Einordnung des Falls

Treuwidrige Verhinderung des Erfolgseintritts, § 815 Alt. 2 BGB

Die Jurafuchs-Methode schichtet ab: Das sind die 5 wichtigsten Rechtsfragen, die es zu diesem Fall zu verstehen gilt

1. V hat „etwas erlangt“ (§ 812 Abs. 1 S. 1 Alt. 1 BGB).

Genau, so ist das!

„Etwas“ im Sinne von § 812 Abs. 1 S. 1 Alt. 1 BGB ist jede vorteilhafte Rechtsposition. Der Vorteil muss tatsächlich in das Vermögen des Schuldners übergegangen sein. Man kann vier Kategorien unterscheiden: (1) Rechte (z.B. Eigentum), (2) vorteilhafte Rechtsstellungen (z.B. Besitz), (3) Befreiung von Verbindlichkeiten, (4) erlangte Nutzungen an fremden Sachen oder Rechten.V hat Eigentum und Besitz an dem Geld erlangt, das K ihm übergeben und übereignet hat.

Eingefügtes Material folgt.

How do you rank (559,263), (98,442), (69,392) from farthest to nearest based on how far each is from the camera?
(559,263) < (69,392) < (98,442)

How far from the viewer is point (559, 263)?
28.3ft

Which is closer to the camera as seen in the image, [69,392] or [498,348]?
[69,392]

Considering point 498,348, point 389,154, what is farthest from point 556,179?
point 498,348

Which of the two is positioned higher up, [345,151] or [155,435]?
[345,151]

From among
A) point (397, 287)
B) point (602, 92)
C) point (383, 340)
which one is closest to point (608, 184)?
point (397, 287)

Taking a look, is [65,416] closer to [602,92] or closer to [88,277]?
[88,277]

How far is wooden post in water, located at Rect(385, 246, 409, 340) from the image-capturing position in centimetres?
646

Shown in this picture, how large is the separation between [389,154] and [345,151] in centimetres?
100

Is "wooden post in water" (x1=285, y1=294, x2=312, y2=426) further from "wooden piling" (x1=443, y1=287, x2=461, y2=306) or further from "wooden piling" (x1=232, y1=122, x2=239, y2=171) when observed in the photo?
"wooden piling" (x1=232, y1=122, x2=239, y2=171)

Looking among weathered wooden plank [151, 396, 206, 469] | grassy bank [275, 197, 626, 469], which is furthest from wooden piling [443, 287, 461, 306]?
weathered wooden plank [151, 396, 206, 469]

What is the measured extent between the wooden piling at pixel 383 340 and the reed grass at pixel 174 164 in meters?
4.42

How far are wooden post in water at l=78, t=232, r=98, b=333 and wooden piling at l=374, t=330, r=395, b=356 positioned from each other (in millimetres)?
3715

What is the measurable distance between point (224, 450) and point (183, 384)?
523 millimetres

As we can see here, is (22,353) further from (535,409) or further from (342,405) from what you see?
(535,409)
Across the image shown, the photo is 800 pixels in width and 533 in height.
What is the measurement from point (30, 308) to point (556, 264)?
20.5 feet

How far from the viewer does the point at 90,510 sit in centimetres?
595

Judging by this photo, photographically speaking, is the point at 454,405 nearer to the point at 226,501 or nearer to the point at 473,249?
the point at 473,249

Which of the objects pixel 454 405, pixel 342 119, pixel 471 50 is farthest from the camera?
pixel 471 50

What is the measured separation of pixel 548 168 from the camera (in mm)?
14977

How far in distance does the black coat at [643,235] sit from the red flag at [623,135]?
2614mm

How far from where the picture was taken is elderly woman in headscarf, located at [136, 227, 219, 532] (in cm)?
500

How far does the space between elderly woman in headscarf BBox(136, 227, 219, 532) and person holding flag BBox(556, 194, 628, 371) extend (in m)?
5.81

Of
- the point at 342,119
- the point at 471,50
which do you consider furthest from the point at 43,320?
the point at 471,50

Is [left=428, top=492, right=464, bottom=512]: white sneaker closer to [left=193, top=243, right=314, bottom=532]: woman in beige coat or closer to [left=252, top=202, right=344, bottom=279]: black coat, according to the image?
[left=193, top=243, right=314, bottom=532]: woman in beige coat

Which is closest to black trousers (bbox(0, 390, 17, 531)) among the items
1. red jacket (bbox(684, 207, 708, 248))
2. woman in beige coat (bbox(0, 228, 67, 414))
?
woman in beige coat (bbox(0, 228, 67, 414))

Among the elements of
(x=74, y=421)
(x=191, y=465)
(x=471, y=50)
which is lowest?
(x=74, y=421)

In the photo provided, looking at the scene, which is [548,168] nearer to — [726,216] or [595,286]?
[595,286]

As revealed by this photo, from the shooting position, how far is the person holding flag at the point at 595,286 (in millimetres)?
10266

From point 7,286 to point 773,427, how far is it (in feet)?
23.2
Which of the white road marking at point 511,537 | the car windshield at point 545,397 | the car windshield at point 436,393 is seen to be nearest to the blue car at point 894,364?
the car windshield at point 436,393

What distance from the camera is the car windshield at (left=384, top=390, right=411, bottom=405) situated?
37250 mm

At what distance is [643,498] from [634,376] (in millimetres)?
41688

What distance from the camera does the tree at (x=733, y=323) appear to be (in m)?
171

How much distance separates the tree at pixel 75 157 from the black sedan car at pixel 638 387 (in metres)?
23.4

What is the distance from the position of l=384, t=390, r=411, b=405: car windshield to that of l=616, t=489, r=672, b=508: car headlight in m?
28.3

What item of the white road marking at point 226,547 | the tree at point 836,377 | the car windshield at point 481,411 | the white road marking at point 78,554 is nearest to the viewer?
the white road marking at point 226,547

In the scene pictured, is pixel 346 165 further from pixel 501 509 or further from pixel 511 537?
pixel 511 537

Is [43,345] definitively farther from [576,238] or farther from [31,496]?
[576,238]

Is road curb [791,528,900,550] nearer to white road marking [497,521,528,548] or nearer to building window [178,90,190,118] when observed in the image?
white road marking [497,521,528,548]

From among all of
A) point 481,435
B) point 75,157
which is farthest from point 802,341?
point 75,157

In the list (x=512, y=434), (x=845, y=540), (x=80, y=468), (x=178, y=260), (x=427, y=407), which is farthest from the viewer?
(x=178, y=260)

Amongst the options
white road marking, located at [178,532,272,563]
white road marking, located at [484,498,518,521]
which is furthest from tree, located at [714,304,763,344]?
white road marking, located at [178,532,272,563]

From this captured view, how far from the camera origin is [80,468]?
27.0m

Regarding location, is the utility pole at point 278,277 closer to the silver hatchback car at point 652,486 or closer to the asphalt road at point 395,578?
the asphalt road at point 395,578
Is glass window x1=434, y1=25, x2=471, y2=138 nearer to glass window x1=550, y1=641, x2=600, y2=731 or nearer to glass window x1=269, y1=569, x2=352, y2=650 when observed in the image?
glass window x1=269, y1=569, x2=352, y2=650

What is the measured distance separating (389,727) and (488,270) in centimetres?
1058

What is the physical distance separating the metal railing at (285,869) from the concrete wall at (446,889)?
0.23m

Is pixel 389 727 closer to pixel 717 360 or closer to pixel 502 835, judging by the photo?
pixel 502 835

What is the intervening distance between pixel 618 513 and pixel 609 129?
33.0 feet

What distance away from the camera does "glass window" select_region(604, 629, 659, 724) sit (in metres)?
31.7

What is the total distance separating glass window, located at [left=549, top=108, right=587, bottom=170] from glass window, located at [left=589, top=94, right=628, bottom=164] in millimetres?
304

2. Es bestand ein wirksamer Kaufvertrag (§ 433 BGB) zwischen K und V.

Nein, das trifft nicht zu!

Ein Kaufvertrag über ein Grundstück unterliegt den Formanforderungen des § 311b Abs. 1 BGB.Diese wurden an sich durch den beim Notar geschlossenen Kaufvertrag eingehalten. Dieser ist jedoch nach § 117 Abs. 1 BGB als Scheinvertrag nichtig. Der Kaufvertrag über den tatsächlich gewollten Kaufpreis ist formnichtig nach § 117 Abs. 2 i.V.m. § 311b Abs. 1 BGB.

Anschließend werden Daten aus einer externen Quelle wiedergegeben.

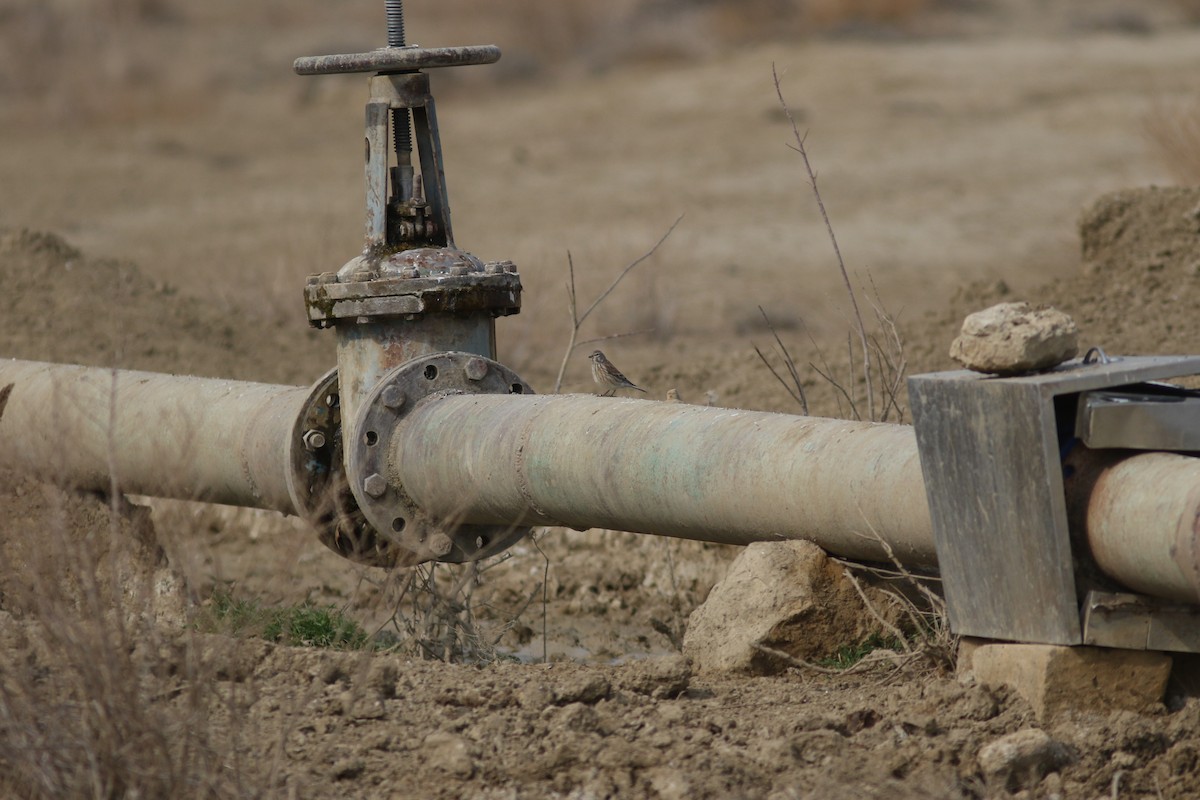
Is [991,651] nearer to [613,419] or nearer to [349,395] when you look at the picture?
[613,419]

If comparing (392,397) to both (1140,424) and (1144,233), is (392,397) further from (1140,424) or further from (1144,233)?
(1144,233)

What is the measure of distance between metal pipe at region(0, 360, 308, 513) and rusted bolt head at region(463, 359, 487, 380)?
19.6 inches

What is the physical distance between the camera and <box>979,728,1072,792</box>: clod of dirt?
3254mm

3. K hat mit der Leistung seinen Leistungszweck verfehlt (§ 812 Abs. 1 S. 2 Alt. 2 BGB)

Ja!

Voraussetzung der condictio ob rem (§ 812 Abs. 1 S. 2 Alt. 2 BGB) ist eine gemeinsame Zweckvereinbarung (nicht bloß eine einseitige Erwartung des Bereicherungsgläubigers und auch keine vertraglich bindende Vereinbarung). Eine konkludente Einigung über den Zweck liegt vor, wenn der Bereicherungsgläubiger mit seiner Leistung einen bestimmten Zweck verfolgt und der Bereicherungsschuldner die Leistung annimmt, ohne zu widersprechen.K erwartete die Grundstücksübertragung als "Gegenleistung" für die Kaufpreiszahlung (und die damit einhergehende Heilung der Formnichtigkeit des Grundstückskaufvertrags, § 311b Abs. 1 S. 2 BGB). V kannte die Erwartung von K und billigte diese. Er hat K das Grundstück mangels Eintragung ins Grundbuch (noch) nicht übertragen. K hat mit seiner Leistung den Zweck verfehlt.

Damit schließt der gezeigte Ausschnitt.